As a Board Member Emeritus and former chair of Swarthmore’s investments committee, Samuel Hayes III has considerable influence on the Board’s investment decisions, yet his views on divestment are conflicted by connections to the fossil fuel industry. Mr. Hayes has a long-standing relationship with the fossil fuel industry, having served 20 years on the boards of the Eaton Vance family of mutual funds. Eaton Vance’s second-largest holding is its $845 million dollar stake in ExxonMobil. Eaton Vance has $2.6 billion invested in dirty energy, or eight percent of its $32.7 billion total holdings.

Investment Committee Member Harold Kalkstein was formerly a manager of the Boston Consulting Group and founded its global energy practice. The BCG recently published a report advising the legalization of Arctic oil drilling and a repeal of the ban on crude oil exports. The BCG is also a paid advocate for oil companies. In 2012, the BCG was one of the highest-paid advocates for the Western States Petroleum Association, earning $648,875 that year for their advocacy. It is unfathomable that a person with such direct and considerate ties to the fossil fuel industry could make objective decisions regarding fossil fuel divestment at Swarthmore College.

With these clear conflicts of interest in mind, we demand that Harold Kalkstein, Rhonda Cohen and Samuel Hayes III recuse themselves from future discussions of fossil fuel divestment. The gravity and urgency of combating climate change only accelerates with time. Five million people die every year because of the fossil fuel economy and climate change. From refineries in communities of color to rising sea levels impacting small island nations, those least responsible for the climate crisis ­­ the poor, people of color, and communities throughout the global south ­­are facing the worst impacts as a result of our fossil fuel dependency.
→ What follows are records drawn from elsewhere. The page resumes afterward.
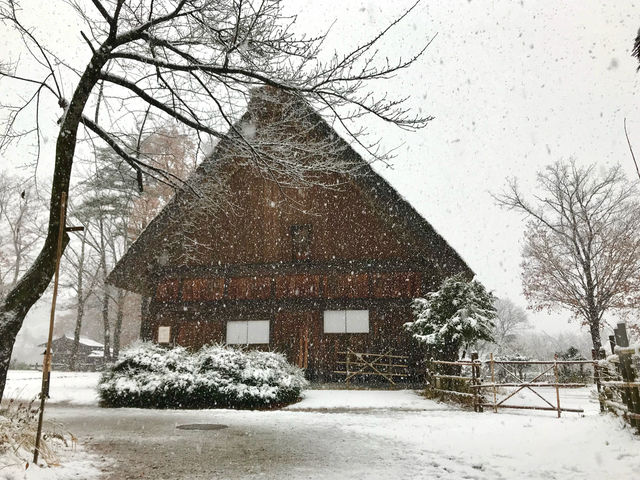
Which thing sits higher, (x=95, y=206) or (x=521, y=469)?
(x=95, y=206)

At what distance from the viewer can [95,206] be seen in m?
24.3

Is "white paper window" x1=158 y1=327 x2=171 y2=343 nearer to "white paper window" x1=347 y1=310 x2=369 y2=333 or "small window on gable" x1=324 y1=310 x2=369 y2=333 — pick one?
"small window on gable" x1=324 y1=310 x2=369 y2=333

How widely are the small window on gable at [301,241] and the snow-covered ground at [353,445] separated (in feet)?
23.5

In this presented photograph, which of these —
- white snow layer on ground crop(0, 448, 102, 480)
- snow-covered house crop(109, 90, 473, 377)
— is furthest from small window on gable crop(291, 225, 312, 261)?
white snow layer on ground crop(0, 448, 102, 480)

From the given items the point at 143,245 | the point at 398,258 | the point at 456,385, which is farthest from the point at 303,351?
the point at 143,245

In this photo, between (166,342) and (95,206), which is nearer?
(166,342)

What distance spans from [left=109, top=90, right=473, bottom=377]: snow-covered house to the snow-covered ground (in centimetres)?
604

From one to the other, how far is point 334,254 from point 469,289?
4.90m

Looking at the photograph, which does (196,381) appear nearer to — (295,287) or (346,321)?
(295,287)

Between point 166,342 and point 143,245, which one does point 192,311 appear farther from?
point 143,245

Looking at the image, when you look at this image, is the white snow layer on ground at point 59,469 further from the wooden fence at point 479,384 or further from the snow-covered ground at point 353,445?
the wooden fence at point 479,384

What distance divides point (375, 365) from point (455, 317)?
405 centimetres

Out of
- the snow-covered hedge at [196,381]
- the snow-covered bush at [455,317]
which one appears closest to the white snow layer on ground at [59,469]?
the snow-covered hedge at [196,381]

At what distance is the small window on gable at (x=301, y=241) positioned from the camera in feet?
51.7
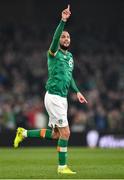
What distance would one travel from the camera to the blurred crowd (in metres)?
25.5

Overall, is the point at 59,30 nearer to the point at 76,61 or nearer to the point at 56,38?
the point at 56,38

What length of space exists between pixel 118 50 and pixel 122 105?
571 centimetres

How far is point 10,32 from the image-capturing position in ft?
104

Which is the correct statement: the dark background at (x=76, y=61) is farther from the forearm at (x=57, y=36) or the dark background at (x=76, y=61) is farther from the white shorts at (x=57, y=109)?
the forearm at (x=57, y=36)

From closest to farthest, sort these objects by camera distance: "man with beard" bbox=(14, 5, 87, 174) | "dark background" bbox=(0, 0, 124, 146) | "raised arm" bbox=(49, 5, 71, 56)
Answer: "raised arm" bbox=(49, 5, 71, 56) → "man with beard" bbox=(14, 5, 87, 174) → "dark background" bbox=(0, 0, 124, 146)

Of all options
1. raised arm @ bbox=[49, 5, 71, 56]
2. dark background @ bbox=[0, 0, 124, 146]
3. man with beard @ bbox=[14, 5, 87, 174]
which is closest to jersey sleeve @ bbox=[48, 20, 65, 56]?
raised arm @ bbox=[49, 5, 71, 56]

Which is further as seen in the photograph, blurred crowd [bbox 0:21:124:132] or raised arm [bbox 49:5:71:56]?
blurred crowd [bbox 0:21:124:132]

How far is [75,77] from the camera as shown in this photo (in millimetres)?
29828

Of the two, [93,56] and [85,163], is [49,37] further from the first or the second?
[85,163]

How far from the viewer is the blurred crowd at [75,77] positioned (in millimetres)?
25531

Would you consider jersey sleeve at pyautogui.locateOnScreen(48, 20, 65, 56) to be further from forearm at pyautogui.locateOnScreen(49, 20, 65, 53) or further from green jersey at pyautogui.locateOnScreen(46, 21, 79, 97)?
green jersey at pyautogui.locateOnScreen(46, 21, 79, 97)

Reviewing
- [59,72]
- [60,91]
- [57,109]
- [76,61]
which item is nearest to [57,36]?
[59,72]

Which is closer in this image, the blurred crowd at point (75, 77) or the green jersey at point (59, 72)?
the green jersey at point (59, 72)

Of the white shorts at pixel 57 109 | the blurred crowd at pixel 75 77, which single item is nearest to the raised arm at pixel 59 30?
the white shorts at pixel 57 109
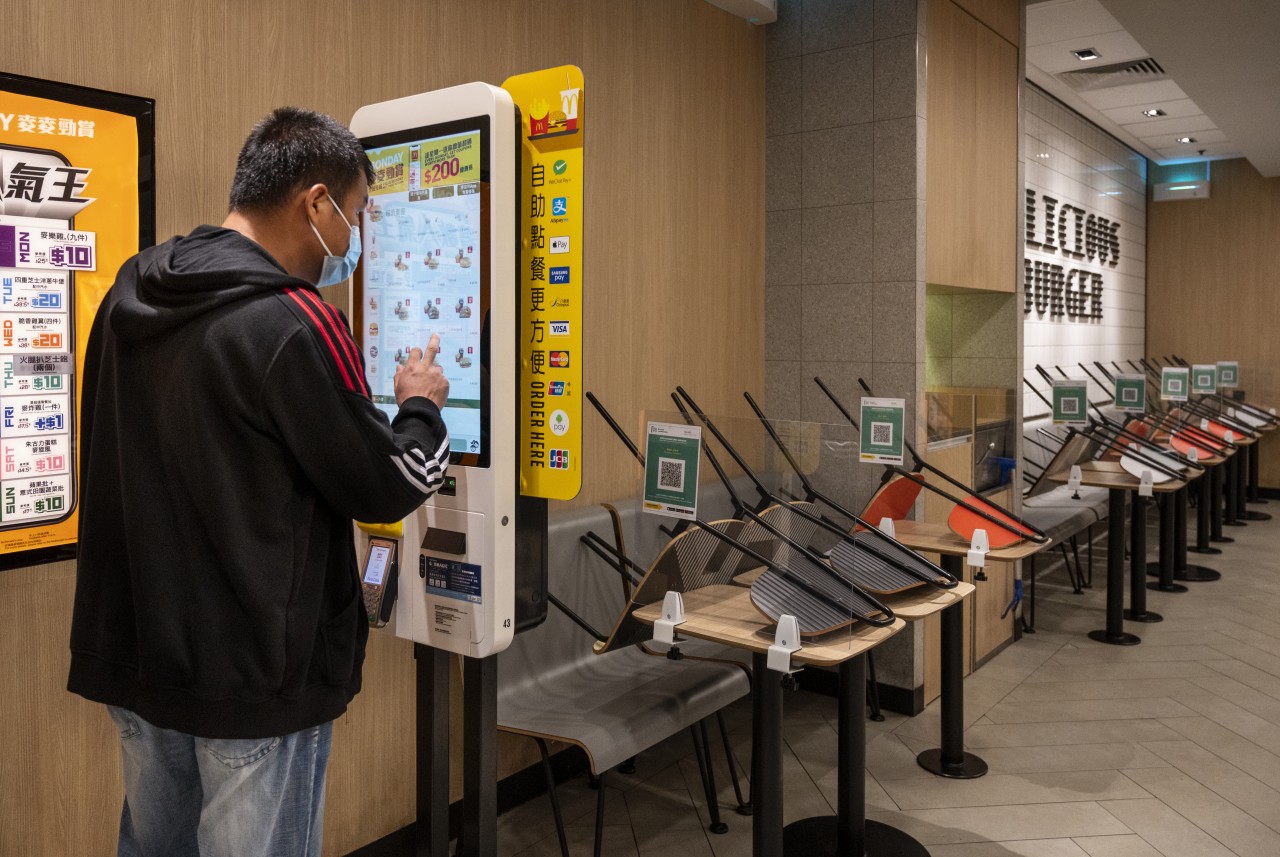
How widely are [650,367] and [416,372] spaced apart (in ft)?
6.57

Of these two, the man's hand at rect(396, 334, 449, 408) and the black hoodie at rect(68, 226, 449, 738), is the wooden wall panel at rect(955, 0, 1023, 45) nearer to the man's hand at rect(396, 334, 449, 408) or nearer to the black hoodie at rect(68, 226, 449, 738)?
the man's hand at rect(396, 334, 449, 408)

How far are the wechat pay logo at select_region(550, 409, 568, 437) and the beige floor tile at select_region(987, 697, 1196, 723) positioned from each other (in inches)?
112

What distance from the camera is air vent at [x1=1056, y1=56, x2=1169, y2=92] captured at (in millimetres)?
6613

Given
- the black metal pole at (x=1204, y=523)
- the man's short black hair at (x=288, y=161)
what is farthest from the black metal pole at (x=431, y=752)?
the black metal pole at (x=1204, y=523)

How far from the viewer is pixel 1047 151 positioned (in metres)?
7.38

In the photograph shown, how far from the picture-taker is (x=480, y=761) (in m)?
2.03

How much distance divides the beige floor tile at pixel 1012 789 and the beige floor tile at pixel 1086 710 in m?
0.54

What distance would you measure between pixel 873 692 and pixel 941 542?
1.02 meters

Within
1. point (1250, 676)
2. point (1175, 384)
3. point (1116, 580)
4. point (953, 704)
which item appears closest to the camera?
point (953, 704)

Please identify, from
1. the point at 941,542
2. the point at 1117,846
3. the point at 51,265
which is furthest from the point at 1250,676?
the point at 51,265

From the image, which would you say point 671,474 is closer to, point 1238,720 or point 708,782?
point 708,782

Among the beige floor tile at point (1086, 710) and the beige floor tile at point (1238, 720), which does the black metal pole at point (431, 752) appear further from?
the beige floor tile at point (1238, 720)

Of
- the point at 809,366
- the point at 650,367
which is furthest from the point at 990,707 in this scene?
the point at 650,367

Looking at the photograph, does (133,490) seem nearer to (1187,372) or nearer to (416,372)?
(416,372)
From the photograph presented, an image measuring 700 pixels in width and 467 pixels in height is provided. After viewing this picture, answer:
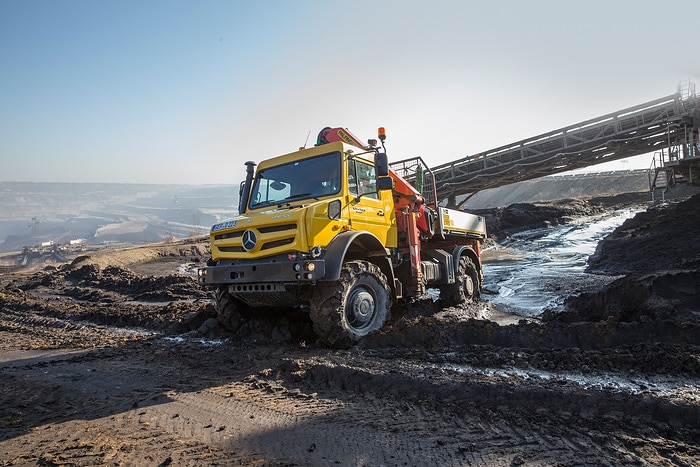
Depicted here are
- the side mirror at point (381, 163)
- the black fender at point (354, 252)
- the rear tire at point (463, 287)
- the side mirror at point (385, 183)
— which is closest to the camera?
the black fender at point (354, 252)

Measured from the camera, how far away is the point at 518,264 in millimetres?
13906

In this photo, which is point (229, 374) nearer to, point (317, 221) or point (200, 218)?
point (317, 221)

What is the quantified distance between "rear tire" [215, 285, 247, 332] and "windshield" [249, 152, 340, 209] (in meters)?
1.42

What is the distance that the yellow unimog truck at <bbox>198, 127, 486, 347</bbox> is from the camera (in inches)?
208

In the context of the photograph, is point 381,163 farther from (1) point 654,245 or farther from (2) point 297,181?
(1) point 654,245

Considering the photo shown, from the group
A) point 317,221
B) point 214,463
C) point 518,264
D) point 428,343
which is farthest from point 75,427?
point 518,264

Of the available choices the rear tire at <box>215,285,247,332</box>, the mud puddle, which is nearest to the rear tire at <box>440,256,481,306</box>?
the mud puddle

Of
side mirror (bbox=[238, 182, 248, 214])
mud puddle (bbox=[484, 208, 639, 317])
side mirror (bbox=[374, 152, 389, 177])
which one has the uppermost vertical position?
side mirror (bbox=[374, 152, 389, 177])

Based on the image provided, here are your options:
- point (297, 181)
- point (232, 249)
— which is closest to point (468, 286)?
point (297, 181)

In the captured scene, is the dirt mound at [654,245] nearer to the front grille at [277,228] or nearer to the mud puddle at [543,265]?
the mud puddle at [543,265]

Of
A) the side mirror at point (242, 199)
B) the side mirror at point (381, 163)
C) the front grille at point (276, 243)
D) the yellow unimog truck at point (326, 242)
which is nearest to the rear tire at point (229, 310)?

We cannot sit by silently and allow conflicts of interest held on the part of specific Board members to cloud Swarthmore’s decision on fossil fuel divestment. We cannot allow the College to continue to support the companies that are destroying entire communities while championing struggles for social justice in its classrooms.

This information was compiled by Little Sis, a research tool run by the Public Accountability Initiative, a “non-profit, public interest research organization investigating power.”